Quand je vois Perpignan à Biarritz, j’ai l’impression de retrouver le jeu des Catalans en début de saison alors que leur montée en puissance, depuis, était intéressante. Les Catalans refont de trop nombreuses fautes qui offrent des points à leur adversaire, les trois-quarts ont bien des intentions de jeu par mais celles-ci restent des intentions là où il y a quelques semaines, elles se transformaient en occasions d’essai. Pareil en pire pour Paris. Et que dire des attaques Toulousaines contre Cardiff. Il manquait le zeste d’automatisme et de prise de risque dans les transmissions qui fait la force des Toulousains. Si ce quart de finale se rejouait dans 3 semaines, ce n’est certainement pas un score de 9 à 6 qui viendrait le conclure.
On a beau jeu de critiquer le Top14 et son niveau supposé insuffisant mais à y regarder de plus près, le Top14 version 2008-2009 est certainement le plus intéressant depuis la création de ce format. L’incertitude plane à tous les niveaux. Même Mont de Marsan, dernier au classement, n’est pas mathématiquement relégué alors qu’il ne reste que 3 journées. Pour la qualification en HCup, 4 équipes : Brive, Biarritz, Bayonne et Bourgoin sont en course pour 2 places. Et pour le titre, même si l’on connait les 4 qualifiés pour les demis, le niveau des équipes n’a jamais semblé aussi proche. Alors que demande le peuple ? Oh, juste un peu de respect pour cette compétition avec un calendrier digne de ce nom qui permette de la mettre en valeur !

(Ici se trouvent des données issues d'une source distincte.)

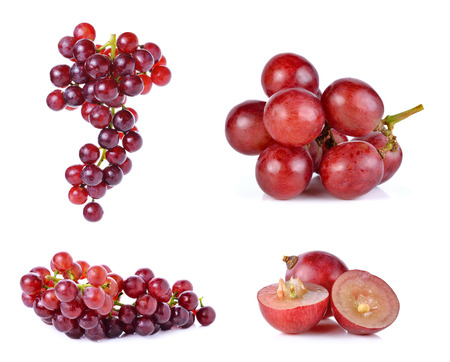 purple red grapes: Set of grapes isolated on over white background. Stock Photo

Et si on supprimait le Tournoi des VI nations ?
Je vous entends déjà crier au fou ! Bien sûr que ce qui est la compétition la plus représentative du rugby en Europe et la principale source de financement des 6 nations Européennes ne risque pas de disparaître. Pourtant il faudra bien faire quelque chose, un jour, pour améliorer les calendriers et surtout restructurer, au niveau international, les compétitions entre Tournées qui ne veulent plus rien dire et Tournoi qui devient de plus en plus un anachronisme.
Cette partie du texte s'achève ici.